Warren County Local
History by Dallas Bogan |
Contributor: |
Dallas Bogan on 4 August 2004 |
Source: |
original article by Dallas Bogan |
Return to Index to see a list of other articles by Dallas Bogan |
This story is about James
D. Wallace taken from the pages of The Western Star. It was written by Josiah
Morrow. It is more or less a human interest story about one of the
recruiters of the Civil War.
"An interesting and well-written newspaper sketch of Major
Wallace printed soon after his death and preserved in my scrap-book
gives the only account I have seen of his eventful early life. The writer's
name is not given; he seems to have been well acquainted with Wallace and probably
got the story of his youth from his own lips piecemeal in conversations at various
times."
"Few men have had as venturesome and wandering early life as the first
lawyer at Morrow, Ohio. Tho born in Ireland and always called an Irishman, he
was not Irish in blood. His father was a Scotch Colonel of an English Regiment;
his mother of an English family named Dudley. James
Dudley Wallace was born in Dublin, December 9, 1823, and was reared
in that city. He grew up with many characteristics of the Irish race--quick,
keen-witted, daring and reckless. He seems to have had a fair English education,
but he was probably not studious and when he was fifteen ran away from home
and worked his way as a cabin-boy to Hamburg. By working at odd jobs he wandered
over Germany and Holland. He was also in Spain, but the extent of his wanderings
in Europe is not known."

○ ○ ○

▶ _PARTS OF THE EXERCISE_:
**1)** Why does the article on James D. Wallace say he was not Irish in blood, even though he was born in Dublin? Answer in one to three sentences.
**2)** In the article on James D. Wallace, to which city did he work his way as a cabin-boy after running away from home?
The data below has no connection to the article on James D. Wallace.

▶ _DATA_:
○ ○ ○

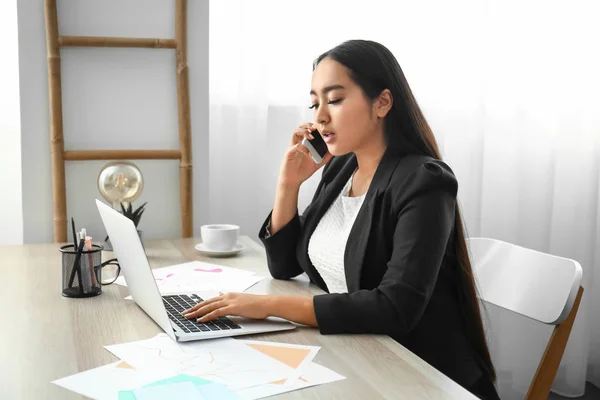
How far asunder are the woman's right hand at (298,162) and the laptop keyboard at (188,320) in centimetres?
44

○ ○ ○

▶ _OUTPUTS_:
**1)** His father was a Scotch colonel of an English regiment, and his mother came from an English family named Dudley.

**2)** Hamburg